● **Reading text**:
■ ■ ■ ■

DANIEL DEWAR & GRÉGORY GICQUEL
The Bidet and the Jar
#Rehearsal
Through the use of traditional craft production techniques and materials, the British-French artist duo Daniel Dewar and Grégory Gicquel explore potential forms of sculptural practice and their relationship to manual labour. Their work—which lies between representation and function, the ready-made and craftsmanship—engages with popular imagery and produces a symbolic and functional displacement of everyday objects.
The Bidet and the Jar is a response to the experimental nature of MACRO’s Rehearsal section, and sees the artists further their forays into creating ceramic artworks, all the while maintaining a level of uncertainty with respect to the outcome. The stoneware sculptures are produced by the artists themselves using a traditional wood-fired kiln fabricated in their studio, dimensioned for a large scale of production. The size of the kiln, their commitment to hand modelling the clay, and the technique of high-temperature wood firing afford Daniel Dewar and Grégory Gicquel the opportunity to develop a ceramic practice rooted in repetition and open to accidents and chance events. In contrast to this empirical and “artisan” approach, the duo have chosen to appropriate and refabricate a repertoire of industrial ceramics, habitually mass-produced within a factory environment.

■ ■ ■ ■

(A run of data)
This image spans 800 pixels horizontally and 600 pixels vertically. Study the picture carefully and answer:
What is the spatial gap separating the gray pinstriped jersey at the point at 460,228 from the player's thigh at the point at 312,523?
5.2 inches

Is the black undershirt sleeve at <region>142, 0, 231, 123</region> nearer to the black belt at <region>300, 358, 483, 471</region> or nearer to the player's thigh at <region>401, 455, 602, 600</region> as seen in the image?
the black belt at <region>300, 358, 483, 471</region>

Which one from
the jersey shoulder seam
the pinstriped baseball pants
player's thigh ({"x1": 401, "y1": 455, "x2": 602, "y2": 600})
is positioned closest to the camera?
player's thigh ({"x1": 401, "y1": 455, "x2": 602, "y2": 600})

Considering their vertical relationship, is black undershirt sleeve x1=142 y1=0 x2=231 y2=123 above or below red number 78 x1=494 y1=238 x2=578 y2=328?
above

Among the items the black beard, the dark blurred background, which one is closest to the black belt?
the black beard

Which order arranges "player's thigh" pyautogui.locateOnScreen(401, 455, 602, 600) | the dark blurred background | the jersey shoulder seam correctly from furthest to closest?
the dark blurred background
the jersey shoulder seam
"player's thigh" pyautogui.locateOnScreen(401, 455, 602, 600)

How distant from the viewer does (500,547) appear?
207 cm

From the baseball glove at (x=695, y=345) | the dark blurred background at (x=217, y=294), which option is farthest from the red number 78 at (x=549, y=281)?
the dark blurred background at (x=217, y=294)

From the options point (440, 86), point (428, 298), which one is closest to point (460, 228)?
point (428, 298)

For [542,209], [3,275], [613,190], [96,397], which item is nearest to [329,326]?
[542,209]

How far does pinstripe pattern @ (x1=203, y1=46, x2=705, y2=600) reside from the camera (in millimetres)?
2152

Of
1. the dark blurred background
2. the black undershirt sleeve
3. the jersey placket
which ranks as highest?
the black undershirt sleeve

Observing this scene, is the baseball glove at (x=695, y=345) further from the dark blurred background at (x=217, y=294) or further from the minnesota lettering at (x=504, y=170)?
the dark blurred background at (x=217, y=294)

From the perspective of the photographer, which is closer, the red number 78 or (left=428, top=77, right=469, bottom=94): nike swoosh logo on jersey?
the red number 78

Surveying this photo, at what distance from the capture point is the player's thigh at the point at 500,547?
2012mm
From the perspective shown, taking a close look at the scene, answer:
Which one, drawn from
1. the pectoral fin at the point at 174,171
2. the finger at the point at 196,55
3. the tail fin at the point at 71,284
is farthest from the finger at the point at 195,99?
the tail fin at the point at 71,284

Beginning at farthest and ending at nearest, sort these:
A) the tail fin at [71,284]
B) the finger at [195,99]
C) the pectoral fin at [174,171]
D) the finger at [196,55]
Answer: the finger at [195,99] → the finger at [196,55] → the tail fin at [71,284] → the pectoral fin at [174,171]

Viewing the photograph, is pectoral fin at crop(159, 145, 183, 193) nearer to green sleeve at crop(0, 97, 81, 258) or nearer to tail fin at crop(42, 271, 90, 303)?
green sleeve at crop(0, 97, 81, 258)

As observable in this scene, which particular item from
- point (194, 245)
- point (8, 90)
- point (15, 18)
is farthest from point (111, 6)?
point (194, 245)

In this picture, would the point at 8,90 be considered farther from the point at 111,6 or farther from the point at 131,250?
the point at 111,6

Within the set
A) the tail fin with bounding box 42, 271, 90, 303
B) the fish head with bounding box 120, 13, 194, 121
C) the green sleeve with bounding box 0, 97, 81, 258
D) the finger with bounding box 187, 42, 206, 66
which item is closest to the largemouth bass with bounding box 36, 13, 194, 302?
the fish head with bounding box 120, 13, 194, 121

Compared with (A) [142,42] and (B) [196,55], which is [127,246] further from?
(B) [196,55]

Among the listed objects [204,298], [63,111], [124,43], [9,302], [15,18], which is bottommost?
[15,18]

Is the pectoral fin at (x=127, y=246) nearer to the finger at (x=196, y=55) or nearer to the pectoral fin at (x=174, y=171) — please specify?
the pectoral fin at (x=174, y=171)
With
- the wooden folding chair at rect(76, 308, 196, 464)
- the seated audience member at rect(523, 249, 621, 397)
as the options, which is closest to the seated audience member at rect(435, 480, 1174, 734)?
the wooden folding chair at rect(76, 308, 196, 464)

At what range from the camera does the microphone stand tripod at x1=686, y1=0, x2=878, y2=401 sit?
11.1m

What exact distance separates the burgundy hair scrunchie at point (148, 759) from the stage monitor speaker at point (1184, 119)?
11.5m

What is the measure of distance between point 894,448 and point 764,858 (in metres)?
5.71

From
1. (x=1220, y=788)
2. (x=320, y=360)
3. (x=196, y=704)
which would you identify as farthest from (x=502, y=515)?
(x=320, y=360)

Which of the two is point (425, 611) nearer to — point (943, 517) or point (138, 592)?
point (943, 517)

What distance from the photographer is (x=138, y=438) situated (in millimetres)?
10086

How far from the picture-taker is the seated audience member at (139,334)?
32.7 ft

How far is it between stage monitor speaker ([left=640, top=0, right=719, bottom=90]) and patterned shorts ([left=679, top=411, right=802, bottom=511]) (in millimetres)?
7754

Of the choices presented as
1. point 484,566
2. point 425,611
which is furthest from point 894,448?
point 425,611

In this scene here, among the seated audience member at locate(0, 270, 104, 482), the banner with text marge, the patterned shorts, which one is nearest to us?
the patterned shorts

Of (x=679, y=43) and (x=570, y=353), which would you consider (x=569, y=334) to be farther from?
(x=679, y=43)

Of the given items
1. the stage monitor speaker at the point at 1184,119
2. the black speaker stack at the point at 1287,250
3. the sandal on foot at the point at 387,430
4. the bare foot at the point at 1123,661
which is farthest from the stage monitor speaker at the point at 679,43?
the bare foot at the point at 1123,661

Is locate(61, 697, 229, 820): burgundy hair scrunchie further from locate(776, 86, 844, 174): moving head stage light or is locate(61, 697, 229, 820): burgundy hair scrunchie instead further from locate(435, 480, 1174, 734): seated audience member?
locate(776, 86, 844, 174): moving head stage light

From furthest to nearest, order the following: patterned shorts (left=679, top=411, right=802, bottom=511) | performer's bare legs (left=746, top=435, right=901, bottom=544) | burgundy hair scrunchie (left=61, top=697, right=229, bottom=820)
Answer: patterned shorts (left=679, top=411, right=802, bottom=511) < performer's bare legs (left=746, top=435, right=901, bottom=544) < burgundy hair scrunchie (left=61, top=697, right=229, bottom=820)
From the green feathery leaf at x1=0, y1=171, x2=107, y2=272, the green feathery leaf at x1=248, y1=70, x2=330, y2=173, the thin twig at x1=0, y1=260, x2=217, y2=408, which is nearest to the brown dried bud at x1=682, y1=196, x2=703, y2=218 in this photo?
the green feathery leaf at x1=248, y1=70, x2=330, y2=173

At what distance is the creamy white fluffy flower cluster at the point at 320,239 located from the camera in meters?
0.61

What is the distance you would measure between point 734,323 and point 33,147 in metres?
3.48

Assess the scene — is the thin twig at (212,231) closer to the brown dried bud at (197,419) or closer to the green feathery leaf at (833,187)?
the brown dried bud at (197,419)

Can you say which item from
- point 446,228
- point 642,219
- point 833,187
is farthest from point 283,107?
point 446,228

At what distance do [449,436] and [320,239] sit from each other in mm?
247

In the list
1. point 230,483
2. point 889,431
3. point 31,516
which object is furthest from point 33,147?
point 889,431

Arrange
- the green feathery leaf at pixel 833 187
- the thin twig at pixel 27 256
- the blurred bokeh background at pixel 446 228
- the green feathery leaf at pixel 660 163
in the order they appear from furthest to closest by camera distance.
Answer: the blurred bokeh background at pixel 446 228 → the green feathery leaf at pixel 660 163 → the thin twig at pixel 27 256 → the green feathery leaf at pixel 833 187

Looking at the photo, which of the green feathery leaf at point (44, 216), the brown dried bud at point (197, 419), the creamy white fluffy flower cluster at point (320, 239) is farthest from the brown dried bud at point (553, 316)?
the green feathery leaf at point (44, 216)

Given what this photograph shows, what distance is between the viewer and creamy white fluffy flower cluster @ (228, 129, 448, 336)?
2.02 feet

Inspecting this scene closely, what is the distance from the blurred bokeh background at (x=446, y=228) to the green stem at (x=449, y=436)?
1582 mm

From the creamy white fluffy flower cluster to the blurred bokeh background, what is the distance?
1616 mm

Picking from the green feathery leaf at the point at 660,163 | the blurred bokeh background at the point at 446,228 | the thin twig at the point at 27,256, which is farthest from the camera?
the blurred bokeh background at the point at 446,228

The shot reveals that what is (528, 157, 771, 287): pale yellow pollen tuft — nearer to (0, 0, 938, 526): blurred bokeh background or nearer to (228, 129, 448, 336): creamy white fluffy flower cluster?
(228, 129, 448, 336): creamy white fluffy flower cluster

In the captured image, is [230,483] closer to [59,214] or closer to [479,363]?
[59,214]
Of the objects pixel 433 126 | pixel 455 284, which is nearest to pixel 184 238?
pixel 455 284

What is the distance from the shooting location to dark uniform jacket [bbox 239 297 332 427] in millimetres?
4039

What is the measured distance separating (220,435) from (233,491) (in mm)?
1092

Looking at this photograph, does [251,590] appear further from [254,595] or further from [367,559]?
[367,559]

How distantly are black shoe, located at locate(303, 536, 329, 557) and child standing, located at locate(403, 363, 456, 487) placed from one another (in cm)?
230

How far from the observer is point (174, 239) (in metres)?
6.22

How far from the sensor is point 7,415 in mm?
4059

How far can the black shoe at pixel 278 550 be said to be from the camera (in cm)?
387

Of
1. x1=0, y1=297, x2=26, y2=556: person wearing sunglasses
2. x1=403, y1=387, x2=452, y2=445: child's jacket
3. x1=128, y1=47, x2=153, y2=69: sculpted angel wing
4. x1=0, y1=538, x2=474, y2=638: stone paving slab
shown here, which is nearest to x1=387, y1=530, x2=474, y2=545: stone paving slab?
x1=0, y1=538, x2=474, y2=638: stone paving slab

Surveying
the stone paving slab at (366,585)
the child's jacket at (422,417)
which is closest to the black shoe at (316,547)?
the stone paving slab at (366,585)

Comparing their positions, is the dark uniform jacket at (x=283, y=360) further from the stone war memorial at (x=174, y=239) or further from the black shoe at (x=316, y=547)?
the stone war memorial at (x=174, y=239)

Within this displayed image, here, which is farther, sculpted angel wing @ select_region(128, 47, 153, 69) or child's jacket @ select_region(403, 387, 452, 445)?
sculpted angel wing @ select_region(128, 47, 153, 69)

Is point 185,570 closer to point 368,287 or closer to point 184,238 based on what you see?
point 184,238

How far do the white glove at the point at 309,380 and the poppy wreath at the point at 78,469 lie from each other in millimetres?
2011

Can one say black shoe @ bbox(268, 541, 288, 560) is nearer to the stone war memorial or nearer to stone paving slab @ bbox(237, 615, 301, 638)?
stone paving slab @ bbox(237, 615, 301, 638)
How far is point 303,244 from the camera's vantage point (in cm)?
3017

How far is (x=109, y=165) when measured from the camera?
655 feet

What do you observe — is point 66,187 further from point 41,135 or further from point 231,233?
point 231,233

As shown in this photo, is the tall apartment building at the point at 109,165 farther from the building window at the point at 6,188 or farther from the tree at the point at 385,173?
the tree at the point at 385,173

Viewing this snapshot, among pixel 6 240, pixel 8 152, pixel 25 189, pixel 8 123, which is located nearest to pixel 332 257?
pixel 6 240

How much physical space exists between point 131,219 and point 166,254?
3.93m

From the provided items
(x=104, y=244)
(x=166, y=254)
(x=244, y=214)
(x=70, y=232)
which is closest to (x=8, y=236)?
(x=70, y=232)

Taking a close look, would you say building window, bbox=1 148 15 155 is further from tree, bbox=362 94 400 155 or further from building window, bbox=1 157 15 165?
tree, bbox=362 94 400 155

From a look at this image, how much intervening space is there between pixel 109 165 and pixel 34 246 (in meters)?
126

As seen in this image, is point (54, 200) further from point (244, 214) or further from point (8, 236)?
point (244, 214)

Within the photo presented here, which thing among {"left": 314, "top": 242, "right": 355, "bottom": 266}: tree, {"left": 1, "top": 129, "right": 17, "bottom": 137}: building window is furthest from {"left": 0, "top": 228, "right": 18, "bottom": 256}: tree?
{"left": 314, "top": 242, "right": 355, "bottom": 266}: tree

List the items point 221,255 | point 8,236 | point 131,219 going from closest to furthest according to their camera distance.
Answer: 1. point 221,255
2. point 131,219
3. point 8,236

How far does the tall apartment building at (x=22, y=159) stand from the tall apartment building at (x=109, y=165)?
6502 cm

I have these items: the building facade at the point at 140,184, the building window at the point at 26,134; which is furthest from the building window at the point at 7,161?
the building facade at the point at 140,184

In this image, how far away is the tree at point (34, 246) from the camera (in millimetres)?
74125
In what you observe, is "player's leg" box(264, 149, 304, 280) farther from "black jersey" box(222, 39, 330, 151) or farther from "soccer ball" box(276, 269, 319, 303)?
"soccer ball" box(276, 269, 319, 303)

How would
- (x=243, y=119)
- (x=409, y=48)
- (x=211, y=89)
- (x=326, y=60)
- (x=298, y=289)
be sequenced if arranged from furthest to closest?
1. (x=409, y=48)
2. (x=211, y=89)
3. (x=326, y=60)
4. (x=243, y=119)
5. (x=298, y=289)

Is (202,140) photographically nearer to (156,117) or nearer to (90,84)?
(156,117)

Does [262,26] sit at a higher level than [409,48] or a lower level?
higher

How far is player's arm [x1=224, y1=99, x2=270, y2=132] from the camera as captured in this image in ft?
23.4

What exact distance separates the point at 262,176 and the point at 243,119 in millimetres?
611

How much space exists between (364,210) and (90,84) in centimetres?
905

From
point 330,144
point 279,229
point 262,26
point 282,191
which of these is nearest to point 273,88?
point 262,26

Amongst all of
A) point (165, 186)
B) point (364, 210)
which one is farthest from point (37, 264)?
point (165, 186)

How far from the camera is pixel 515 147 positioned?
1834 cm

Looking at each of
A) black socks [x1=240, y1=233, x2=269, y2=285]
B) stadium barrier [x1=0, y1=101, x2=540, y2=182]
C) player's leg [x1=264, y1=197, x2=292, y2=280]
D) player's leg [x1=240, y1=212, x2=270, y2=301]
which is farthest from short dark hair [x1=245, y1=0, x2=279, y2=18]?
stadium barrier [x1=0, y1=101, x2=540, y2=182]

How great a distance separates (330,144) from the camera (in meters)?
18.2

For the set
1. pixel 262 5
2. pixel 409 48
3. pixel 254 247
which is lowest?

■ ■ ■ ■

● **Given instruction 1**:
Answer these questions from the text about The Bidet and the Jar:
(a) How does the text describe the nationality of the artist duo?
(b) Which section of MACRO is the work a response to?
(c) What kind of kiln do the artists use to produce the stoneware sculptures?
● **Given instruction 2**: Please reproduce the passage of the text about The Bidet and the Jar between "The Bidet and the Jar is" and "a factory environment.", inclusive.
● **Given instruction 3**: Go on with the text about The Bidet and the Jar, picking up after its final sentence.

● **Task result 1**:
(a) British-French
(b) The Rehearsal section
(c) A traditional wood-fired kiln fabricated in their studio

● **Task result 2**:
The Bidet and the Jar is a response to the experimental nature of MACRO’s Rehearsal section, and sees the artists further their forays into creating ceramic artworks, all the while maintaining a level of uncertainty with respect to the outcome. The stoneware sculptures are produced by the artists themselves using a traditional wood-fired kiln fabricated in their studio, dimensioned for a large scale of production. The size of the kiln, their commitment to hand modelling the clay, and the technique of high-temperature wood firing afford Daniel Dewar and Grégory Gicquel the opportunity to develop a ceramic practice rooted in repetition and open to accidents and chance events. In contrast to this empirical and “artisan” approach, the duo have chosen to appropriate and refabricate a repertoire of industrial ceramics, habitually mass-produced within a factory environment.

● **Task result 3**:
In a display consisting of four identical tables, the sculptures sit arranged by type and form, depicting bidets, jugs, vases, basins, and dishes. Some are simply adorned by surface glaze patina and firing effects, while some are decorated with toads, taps, shells, and fragments of human bodies. While created in series, each piece appears as an original, thus toying with the notion of the uniqueness of the artwork and questioning the logic of industrial production.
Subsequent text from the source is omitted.